Soldiers and police enforced an emergency decree suspending civil liberties Wednesday despite promises by the coup-imposed government to lift the measures criticized by its own allies as going too far.

About 150 police and soldiers acting on the decree raided the offices of the National Agrarian Institute, occupied by supporters of ousted President Manuel Zelaya since the June 28 coup. Authorities detained 54 farm activists and Zelaya supporters, police spokesman Orlin Cerrato said.

"The decree is being discussed by a lot of sectors, and appeals have been filed," he said. "But it remains in force."

Cerrato said the action was aimed at recovering control of the building, which contains valuable land title records. One of the detained activists, farmer Jose Irene Murillo, 69, said he feared "they are going to destroy the records of the small farmers, because the big landowners want the land."

Lawmakers have made clear Congress will revoke the emergency security crackdown if the interim government does not, said Rigoberto Chang, a congressman with the conservative National Party.

Congress has the power to lift or modify the decree issued Sunday that bans unauthorized gatherings and lets police arrest people without warrants, rights guaranteed in the Honduran Constitution. It also allows authorities to shut news media for "statements that attack peace and the public order, or which offend the human dignity of public officials, or attack the law."

Interim President Roberto Micheletti backtracked on the decree Monday, saying he had agreed to reconsider the move at the request of congressional leaders.

Wednesday's raid contrasted sharply with recent overtures to end the crisis from those who supported the coup.

The country's political and business elite have been urging Micheletti this week to meet face-to-face with Zelaya after growing weary of the turmoil that has paralyzed Honduras.

The leftist leader also has indicated he is ready to break the stalemate.

Zelaya said Tuesday night that he was encouraged by a plan proposed by an influential business chamber for putting him back in office and ending the crisis. The plan includes bringing foreign troops to Honduras to ensure that if Zelaya was restored to the presidency, he would respect an international mediator's proposal that his powers be strictly limited.

Zelaya said it was "good sign" that "conservative sectors of the country are analyzing a proposal" that includes his reinstatement.

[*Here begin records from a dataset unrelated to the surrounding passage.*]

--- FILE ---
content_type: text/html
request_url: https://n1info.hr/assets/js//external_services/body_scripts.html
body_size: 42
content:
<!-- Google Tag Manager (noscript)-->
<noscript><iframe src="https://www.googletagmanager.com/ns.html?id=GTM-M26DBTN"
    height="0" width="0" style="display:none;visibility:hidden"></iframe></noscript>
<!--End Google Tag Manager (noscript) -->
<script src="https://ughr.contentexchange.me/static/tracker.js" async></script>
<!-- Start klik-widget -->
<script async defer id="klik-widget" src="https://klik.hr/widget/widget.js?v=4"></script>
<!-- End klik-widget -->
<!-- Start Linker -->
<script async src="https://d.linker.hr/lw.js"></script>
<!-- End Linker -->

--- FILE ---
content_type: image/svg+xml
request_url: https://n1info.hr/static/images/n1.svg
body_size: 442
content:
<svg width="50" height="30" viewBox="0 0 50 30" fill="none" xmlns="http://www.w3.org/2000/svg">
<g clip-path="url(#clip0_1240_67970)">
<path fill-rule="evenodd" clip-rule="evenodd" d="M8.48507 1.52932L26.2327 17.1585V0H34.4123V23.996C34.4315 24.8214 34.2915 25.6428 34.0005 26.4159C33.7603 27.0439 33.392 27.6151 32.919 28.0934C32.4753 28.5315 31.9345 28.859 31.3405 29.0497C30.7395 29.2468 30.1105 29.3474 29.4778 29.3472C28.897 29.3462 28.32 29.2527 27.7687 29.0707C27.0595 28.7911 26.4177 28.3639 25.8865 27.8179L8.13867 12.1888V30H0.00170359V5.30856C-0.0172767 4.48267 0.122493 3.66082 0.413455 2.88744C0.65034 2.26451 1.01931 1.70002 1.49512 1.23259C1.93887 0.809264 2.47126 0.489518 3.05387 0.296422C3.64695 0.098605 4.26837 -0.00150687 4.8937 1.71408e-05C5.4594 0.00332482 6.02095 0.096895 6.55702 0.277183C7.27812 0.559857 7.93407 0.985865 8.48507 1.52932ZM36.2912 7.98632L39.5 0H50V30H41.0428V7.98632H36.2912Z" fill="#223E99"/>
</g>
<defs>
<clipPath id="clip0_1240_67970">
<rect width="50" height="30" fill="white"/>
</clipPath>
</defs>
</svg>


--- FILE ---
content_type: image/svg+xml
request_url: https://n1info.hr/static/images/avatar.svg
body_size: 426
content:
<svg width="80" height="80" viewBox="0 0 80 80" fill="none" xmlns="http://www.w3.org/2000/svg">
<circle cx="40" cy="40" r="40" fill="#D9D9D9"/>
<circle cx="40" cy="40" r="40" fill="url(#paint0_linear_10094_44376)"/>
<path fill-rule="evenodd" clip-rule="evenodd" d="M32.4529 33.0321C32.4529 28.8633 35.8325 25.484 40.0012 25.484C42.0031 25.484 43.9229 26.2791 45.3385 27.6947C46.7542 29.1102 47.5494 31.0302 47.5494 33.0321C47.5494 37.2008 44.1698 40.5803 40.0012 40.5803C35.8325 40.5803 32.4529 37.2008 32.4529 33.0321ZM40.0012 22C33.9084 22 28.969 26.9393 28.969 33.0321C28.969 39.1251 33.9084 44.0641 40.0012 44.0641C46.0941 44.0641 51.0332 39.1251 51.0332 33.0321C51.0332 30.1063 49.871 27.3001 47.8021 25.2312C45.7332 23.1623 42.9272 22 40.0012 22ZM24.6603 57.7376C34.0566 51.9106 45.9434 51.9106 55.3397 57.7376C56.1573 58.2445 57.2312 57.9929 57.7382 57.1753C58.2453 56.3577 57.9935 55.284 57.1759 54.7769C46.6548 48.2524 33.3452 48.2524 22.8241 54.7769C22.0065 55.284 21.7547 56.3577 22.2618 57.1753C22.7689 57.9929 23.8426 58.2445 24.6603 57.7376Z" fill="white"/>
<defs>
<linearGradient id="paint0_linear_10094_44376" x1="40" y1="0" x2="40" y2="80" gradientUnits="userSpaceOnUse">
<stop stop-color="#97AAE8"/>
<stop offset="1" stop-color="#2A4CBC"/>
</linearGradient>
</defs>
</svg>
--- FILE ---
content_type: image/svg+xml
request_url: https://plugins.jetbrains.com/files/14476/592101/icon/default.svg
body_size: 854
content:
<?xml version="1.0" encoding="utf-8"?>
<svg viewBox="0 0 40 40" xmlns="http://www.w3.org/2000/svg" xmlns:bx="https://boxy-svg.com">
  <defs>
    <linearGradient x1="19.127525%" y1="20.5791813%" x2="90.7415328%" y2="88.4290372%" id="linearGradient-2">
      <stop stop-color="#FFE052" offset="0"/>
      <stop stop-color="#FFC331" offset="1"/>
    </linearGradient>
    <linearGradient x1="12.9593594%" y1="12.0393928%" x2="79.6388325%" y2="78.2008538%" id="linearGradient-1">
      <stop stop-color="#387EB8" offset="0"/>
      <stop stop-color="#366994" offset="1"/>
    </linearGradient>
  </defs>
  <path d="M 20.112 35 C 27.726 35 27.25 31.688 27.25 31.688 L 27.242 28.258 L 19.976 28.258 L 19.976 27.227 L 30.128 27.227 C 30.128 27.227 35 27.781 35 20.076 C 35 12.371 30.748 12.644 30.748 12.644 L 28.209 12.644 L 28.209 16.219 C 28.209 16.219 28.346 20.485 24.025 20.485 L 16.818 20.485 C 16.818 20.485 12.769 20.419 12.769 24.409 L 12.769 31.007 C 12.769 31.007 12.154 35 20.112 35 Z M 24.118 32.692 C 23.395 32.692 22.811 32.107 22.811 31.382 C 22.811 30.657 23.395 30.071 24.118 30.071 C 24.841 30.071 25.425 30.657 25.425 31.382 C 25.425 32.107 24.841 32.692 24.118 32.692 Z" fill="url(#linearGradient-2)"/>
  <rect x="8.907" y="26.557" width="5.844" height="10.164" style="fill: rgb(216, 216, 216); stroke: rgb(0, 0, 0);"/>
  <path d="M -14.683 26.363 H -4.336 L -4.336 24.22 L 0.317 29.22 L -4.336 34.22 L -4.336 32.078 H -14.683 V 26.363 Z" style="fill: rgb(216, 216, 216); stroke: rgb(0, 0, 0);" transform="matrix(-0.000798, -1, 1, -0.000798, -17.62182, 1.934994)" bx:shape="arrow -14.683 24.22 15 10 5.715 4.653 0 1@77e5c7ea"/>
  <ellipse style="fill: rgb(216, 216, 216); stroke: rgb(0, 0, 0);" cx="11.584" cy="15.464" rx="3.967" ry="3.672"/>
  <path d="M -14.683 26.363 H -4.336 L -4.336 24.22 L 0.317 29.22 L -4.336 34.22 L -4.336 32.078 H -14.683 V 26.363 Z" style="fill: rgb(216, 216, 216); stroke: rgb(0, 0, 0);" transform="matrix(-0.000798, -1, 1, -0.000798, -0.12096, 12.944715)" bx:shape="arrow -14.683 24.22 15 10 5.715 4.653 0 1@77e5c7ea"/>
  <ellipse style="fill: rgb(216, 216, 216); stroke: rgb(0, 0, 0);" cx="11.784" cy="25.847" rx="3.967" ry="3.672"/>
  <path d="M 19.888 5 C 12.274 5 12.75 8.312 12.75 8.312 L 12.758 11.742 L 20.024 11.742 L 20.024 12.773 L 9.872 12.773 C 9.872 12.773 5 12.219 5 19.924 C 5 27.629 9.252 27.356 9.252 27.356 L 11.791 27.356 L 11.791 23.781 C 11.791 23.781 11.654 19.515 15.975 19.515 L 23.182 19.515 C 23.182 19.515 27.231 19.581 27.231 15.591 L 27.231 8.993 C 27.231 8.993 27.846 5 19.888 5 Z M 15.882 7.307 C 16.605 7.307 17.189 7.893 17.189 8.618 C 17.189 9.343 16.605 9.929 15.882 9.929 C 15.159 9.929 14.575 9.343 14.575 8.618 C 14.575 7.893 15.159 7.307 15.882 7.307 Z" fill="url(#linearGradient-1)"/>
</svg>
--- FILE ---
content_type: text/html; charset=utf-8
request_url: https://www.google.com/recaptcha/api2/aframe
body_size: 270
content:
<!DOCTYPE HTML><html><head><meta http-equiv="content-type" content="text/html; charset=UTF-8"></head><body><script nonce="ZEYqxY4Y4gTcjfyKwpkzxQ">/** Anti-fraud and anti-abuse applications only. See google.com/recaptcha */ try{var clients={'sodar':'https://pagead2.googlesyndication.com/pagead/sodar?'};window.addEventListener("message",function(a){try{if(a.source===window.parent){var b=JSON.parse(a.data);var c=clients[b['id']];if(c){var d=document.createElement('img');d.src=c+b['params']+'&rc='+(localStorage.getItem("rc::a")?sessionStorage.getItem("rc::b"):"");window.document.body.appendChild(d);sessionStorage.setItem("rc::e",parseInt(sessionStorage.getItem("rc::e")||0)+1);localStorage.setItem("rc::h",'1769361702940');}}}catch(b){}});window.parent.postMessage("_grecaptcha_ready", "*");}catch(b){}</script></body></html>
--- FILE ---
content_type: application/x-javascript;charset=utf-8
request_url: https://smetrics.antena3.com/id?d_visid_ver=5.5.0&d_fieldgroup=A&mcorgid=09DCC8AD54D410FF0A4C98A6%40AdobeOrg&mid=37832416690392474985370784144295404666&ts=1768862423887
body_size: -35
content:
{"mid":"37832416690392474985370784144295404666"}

"We will make the respective analysis," Zelaya said in an interview with Channel 11. "We hope to enter into talks with those who are making this proposal in the next hours."

The disagreement over the security decree was the biggest public rift between Micheletti and the Congress that put him in power after soldiers forced Zelaya into exile June 28 in a dispute over changing the constitution.

The interim government has been increasingly on the defensive since Zelaya sneaked back into the country on Sept. 21 and took refuge at the Brazilian Embassy.

Micheletti initially insisted on the decree to counter what he said were calls for "insurrection" by the ousted leader's supporters.

But conservative politicians expressed fear it would endanger the Nov. 29 presidential election, which they consider Honduras' best hope for regaining international recognition. The ballot was scheduled before the removal of Zelaya, whose presidential term expires in January.

Chang said leading conservative lawmakers "weren't even consulted" about the security crackdown.

"It took us by surprise," he said. "We were scared because they weren't taking us into account at all."

Chang criticized the closure of two pro-Zelaya broadcasters Monday under the decree, saying such moves could encourage protesters who have been largely peaceful to turn to violence to get their views across.

Despite the dispute, there has been no groundswell of support among lawmakers for allowing Zelaya to return to power, as governments worldwide have been demanding.

Adolfo Facusse, the president of the National Industry Chamber, proposed over the weekend that 3,000 troops from conservative-led nations be sent to Honduras if Zelaya is restored to office. He said Tuesday that the force could be U.N. peacekeepers.

"Zelaya would have a number of limits on his authority," said Facusse, whose association vocally supported Zelaya's ouster.

Facusse says he discussed parts of the plan with Micheletti, including a proposal to make the interim president a congressman-for-life.

Chang said lawmakers were open to considering any proposals for resolving the political standoff "no matter how unlikely they might appear," but he said there was no need to have foreign troops in Honduras.

Micheletti so far has been staunchly opposed to putting Zelaya back in office.